Later, Steven receives a text message from Pearl: "I want to tell you but I can't.🙊" Steven returns home and confronts her about it, but Pearl says she has not used her phone since that morning. As she tries and fails to retrieve her phone from her gem, Steven receives another text — a pink hibiscus emoji(🌺), which shocks Pearl. She asks him to enter her gem and get it himself, hinting that he will find the answers to his questions there.

Inside Pearl's gem, Steven meets a personification of Pearl's ability to compartmentalize. She cannot find the phone stored with Pearl's other belongings and sends Steven deeper into Pearl's mind to look for it. He visits her traumatic memories of Rose Quartz's pregnancy and the aftermath of the Gem War. He eventually arrives at the moment after Pink Diamond's shattering. He sees gem shards on the ground and Rose holding her sword, crying in despair. When he steps closer, he realizes that it is not Rose but Pearl, shape-shifted into Rose's form. She reveals Pink Diamond's undamaged gemstone in her hand and sends Steven further back through her memories.

Steven ends up inside Pink Diamond's palanquin hearing a conversation between Rose (Susan Egan) and Pearl. While Pearl is hesitant to do what Rose is asking, Rose insists and tells her that they will be free afterward. Pearl finally agrees to Rose's plan and, to Steven's shock, Rose reverts into her true form: Pink Diamond. She creates some fake diamond shards and swallows them, and gives one last command to Pearl as a Diamond: to never again speak of what really happened. As Pink Diamond leaves the palanquin, Pearl turns to Steven and gives him the missing cell phone. She assumes the form of Rose Quartz and heads out to fake the shattering. Steven texts Pearl back in the real world and is pulled out of her mind.

Steven somberly states what he has learned: his mother was actually Pink Diamond. Behind him, Amethyst and Garnet gasp in shock.

==Production==
This episode was written and storyboarded by Danny Kilgore and Hilary Florido. The episode was directed by Liz Artinian (art director) and Kat Morris (supervising director).

==Broadcast and reception==
The broadcast of both "Can't Go Back" and "A Single Pale Rose" was viewed by 0.74 million viewers.

The episode has received acclaim for its resolution of one of the show's biggest mysteries and its compelling narrative.
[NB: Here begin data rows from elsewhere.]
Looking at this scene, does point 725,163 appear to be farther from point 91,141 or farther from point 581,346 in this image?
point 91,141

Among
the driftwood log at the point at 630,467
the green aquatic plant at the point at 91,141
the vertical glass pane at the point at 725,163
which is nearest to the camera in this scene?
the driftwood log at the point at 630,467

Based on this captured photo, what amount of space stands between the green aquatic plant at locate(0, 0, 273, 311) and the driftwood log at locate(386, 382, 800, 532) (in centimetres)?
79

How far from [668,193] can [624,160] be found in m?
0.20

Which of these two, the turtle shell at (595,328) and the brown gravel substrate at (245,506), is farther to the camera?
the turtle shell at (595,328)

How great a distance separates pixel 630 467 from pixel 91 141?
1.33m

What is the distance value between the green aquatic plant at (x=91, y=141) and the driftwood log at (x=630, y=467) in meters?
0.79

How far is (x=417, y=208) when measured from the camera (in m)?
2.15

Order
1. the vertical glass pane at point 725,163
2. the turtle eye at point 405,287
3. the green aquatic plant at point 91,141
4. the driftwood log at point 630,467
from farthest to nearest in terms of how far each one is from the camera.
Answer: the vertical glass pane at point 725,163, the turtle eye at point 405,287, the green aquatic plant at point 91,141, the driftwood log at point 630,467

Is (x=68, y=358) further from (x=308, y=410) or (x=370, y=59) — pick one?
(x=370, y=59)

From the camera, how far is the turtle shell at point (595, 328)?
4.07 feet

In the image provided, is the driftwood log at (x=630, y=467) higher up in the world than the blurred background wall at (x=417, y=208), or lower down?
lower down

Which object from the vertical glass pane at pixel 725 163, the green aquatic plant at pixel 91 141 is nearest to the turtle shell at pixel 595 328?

Eric Thurm of The A.V. Club describes it as a "fundamental shift" in the show's narrative that created excitement about the unfolding plot. Vrai Kaiser of The Mary Sue calls it "one of the best episodes in a long, long time", praising Deedee Magno Hall's performance, and says that the episode leaves the show at a crossroads with regard to how it will deal with the aftermath of this revelation. Shamus Kelley at Den of Geek gave the episode five out of five stars, calling the episode "compelling" and saying that it "casts a whole new light on Rose and Pearl's relationship".